Beautiful Thing

Home > Other > Beautiful Thing > Page 7
Beautiful Thing Page 7

by Sonia Faleiro


  Apsara sniffed and wiped her face on her sleeve.

  Leela rolled her eyes. ‘Don’t look so worried,’ she said to me with a short laugh. ‘Mama’s simple, I told you. Next time for sure she’ll ask if you know her mother—who died of tuberculosis before I was born. You just say, “Of course Apsaraji, her kadhi chawal is mast!”’

  ‘I may be simple Leela,’ snorted Apsara, ‘but I’m not deaf.’

  Leela nipped the knitting out of her mother’s hand and threw it petulantly on the floor. ‘Enough of this mummy,’ she said in the baby voice she used to great effect with customers. ‘Why are you always thinking about other people? Let the child run nanga panga, naked. You give me head massage!’

  { 5 }

  ‘I want a good break, yaar.

  No cut-piece, sidey role for me’

  Apsara was not the only woman in Leela’s life. She was certainly not the most important. Beautiful Priya was. Leela loved her best friend Priya the way I imagined she would one day love her own child—with a longing even immediate proximity could somehow not fulfil. She petted her, fretted over her health, insisted on sharing everything with her—sleep, dreams, secrets. Clothes, meals, cigarettes.

  If Leela could, she would have shared life’s every experience with Priya.

  Leela’s friendship with Priya proved to her that she could love someone and in turn be loved, with no caveat on either side. Her love was so sincere, so pronounced, it was like she meant for it to say to the rest of us, ‘this is how you should love me.’ And also, ‘why don’t you love me like this?’ In the world in which they lived, in which deceit equalled success and all success was ephemeral, Leela and Priya’s friendship was the one true thing they could count on.

  Leela also coveted what Priya had, but in a wistful way, entirely without malice.

  Who could blame her?

  Priya had sculpted cheekbones, a sharp nose, endless dancer’s legs. She had ‘rich girl’s hair’—straight, slippery, shiny. Translucent skin. And unlike any bar dancer I knew, perfectly white teeth.

  When we first met, I couldn’t wrap my head around her. She wasn’t supposed to be here, on Leela’s bed, the mattress pinched thin and punched with holes, so long past its expiry date it should’ve been junked in the marsh that separated Mira Road from the rest of Bombay—children floated paper boats on it, scavenged plastic bags they would sell by the kilo from it, they called this bobbing of other people’s faeces and filth dariya, the river. And she was certainly not supposed to be sitting opposite Apsara—forever chewing, spitting, knitting, grousing Apsara, whose idea of beauty was a plate of bhajjias or a new ball of wool.

  Having introduced us, and making space for me on the bed, Leela drew Priya’s head into her lap and started to gently comb her hair. Her face bright with adoration, she said to Priya, as I saw her do every time they met, ‘Ai, tu star kab banegi?Hame yahan se kab legi?’ When will you become a star? When will you take us away from here?

Annotation records
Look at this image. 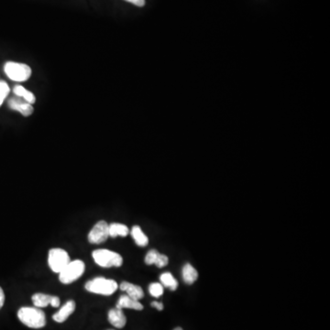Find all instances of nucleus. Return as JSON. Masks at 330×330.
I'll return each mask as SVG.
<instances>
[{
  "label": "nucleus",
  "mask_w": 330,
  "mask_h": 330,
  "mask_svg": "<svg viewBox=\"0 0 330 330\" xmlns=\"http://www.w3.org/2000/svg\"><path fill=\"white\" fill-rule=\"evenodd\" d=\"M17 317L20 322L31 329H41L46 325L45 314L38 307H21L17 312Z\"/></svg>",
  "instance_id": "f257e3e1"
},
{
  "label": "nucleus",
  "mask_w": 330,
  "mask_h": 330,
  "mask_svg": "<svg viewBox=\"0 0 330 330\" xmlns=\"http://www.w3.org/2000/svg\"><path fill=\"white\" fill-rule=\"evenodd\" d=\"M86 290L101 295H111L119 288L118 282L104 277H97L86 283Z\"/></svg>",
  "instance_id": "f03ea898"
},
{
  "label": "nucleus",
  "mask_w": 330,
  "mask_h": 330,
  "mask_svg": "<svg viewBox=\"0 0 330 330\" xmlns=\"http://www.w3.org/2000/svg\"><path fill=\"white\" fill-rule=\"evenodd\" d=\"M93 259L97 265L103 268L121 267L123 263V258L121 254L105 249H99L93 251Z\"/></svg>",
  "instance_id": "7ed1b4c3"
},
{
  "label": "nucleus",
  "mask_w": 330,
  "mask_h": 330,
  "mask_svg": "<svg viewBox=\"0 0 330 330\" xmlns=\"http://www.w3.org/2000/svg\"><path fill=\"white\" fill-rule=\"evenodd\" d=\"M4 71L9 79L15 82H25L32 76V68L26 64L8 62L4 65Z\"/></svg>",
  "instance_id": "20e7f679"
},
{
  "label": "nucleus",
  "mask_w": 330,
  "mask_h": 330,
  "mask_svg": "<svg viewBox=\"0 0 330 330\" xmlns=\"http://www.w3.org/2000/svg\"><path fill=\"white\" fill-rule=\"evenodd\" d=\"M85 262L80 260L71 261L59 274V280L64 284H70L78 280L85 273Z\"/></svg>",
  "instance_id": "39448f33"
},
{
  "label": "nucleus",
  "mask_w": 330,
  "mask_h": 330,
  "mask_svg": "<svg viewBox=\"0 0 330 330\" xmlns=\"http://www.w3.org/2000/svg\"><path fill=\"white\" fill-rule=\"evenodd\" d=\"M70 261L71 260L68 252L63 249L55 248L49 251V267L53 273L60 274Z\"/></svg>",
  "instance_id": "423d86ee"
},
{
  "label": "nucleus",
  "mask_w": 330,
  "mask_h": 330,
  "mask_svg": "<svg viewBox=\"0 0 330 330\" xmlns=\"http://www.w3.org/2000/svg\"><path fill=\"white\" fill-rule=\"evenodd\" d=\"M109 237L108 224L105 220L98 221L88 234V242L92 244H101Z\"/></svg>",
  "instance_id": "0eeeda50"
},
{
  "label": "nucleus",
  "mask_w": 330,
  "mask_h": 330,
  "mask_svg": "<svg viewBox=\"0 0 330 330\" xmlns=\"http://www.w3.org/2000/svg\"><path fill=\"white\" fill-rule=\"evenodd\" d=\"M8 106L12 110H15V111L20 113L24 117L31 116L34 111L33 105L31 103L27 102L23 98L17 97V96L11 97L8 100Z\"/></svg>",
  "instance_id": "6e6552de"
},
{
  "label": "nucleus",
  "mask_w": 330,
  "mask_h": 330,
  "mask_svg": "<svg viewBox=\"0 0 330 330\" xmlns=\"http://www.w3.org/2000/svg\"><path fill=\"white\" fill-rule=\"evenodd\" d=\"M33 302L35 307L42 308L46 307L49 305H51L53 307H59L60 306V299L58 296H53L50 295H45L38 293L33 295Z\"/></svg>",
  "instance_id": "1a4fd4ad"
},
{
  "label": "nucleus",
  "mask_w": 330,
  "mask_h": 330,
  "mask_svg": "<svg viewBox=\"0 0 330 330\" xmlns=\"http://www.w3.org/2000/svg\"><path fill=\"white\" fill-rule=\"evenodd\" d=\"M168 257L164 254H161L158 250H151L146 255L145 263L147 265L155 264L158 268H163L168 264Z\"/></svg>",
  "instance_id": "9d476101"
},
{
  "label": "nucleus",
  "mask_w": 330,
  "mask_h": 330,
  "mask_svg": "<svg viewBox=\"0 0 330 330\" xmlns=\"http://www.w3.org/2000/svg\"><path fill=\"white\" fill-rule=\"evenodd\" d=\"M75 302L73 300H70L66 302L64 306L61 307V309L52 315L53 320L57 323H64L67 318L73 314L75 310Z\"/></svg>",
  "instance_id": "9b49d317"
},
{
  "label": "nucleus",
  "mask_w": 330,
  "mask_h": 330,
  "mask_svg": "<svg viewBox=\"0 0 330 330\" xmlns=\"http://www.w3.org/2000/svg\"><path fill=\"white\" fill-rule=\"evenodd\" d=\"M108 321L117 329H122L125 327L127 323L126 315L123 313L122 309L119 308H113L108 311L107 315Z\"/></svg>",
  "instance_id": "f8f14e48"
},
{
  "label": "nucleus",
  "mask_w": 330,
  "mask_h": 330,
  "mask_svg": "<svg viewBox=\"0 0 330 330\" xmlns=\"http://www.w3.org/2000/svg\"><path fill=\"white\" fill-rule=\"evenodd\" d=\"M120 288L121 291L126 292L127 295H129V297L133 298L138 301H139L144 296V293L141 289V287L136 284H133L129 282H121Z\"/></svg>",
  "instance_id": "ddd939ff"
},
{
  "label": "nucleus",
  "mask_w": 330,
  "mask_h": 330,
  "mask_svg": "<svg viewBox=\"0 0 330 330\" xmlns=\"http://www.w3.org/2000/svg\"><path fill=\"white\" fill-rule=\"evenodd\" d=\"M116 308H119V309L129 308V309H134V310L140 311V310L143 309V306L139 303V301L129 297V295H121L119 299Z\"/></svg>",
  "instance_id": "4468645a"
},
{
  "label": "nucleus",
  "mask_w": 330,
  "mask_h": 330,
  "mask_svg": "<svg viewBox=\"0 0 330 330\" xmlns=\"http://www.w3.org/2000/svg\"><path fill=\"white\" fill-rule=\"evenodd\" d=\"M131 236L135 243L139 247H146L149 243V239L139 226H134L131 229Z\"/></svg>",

**JOBS:**
1) In the Beautiful Thing excerpt, what do the children call the marsh that separates Mira Road from the rest of Bombay?
2) Continue the Beautiful Thing excerpt, beginning after Leela asks Priya when she will become a star and take them away from here.
The data is separate material and not part of the Beautiful Thing excerpt.

**RESPONSES BY TASK:**
1) Dariya, the river.

2)
  ‘Arre arre,’ giggled Priya coquettishly, ‘if I’d wanted to get into Bollywood wouldn’t I have become a household name years ago? You know directors have been breaking my door since I was this big!’ She pulled her hands apart to illustrate.

  ‘But I want a good break, yaar. No cut-piece, sidey role for me. Shah Rukh, Shahid, Saif.’ Her velvety lips parted. ‘Koi Kapoor, koi Khan. Should be of some level na?’ She looked slyly over, to make sure I was listening. ‘Otherwise, purpose?’

  On an average day in Bombay thousands of men, women and children take acting and dance classes and make the rounds of studios hoping to catch the eye of the person who will transform them from the one who gazes awestruck at the big screen, to the star who looks down from it.

  A couple of Old Monk rum and Cokes later, it all came out: ‘After I got married, I gave up my Bollywood dreams,’ admitted Priya. ‘I wanted only to look after my husband, myself and our baby. I never went with kustomers or even visited friends, ask anyone! I have one vice, gutka. But then my baby died. My husband left. I was alone. What’s an alone girl to do? Chase films? Chase fame? No! Drink! Why? Because a man will desert you, work will desert you, children will desert you, but swear on my mother, alcohol will never desert you.’

  ‘Agreed,’ said Leela. ‘Bottle is your best friend.’

  ‘But of course,’ Priya yawned dismissively at me, her breath gutka-rum-Gold Flake, ‘you won’t understand any of this. You’re an outsider. You know zero of the troubles I’ve been through.’

  She eyed me expectantly.

  I complied. Why don’t you tell me?

  Leela put aside the comb, unfurled herself from her lotus position and cuddled up to her mother, her expectant face turned to Priya. Priya’s stories, as time would tell, were like a saas-bahu serial—they went on forever and became increasingly, grippingly complicated. Although the narration of her love stories allowed Priya to inhale most of the friendship oxygen, Leela didn’t mind. It allowed her to admire her friend’s astonishing beauty without embarrassment. ‘When I take tension,’ she said to me, ‘I close my eyes and think of Priya.’

  Shortly before she turned eighteen—and of legal age—explained Priya to me, she married a man called Raj. They had become lovers a few weeks after he’d begun to visit her dance bar, Rassbery, which, like Night Lovers, was also in Mira Road.

  ‘No, it wasn’t too soon! Have you even seen Raj?’ Priya’s eyes gleamed. ‘Oh you’re missing something! He has Saif’s tashan, Shah Rukh’s muscles and Salman bhai’s . . .’—here Priya winked suggestively and pulled her hands apart, wide, so I couldn’t miss what she meant—‘you know! “Priya, Raj! Priya, Raj! Priya, Raj!” Everywhere we went people would look at us and sigh, “Priya, Raj!” We were that first-class-looking together! I even had his “foto” on my cell! I lost ten good-good kustomers because of him, the kind that would throw one thousand rupee notes on me. Raj would come into the bar and I wouldn’t look at anyone else. “Janu darling, my darling janu,” I would whisper into his ear all evening.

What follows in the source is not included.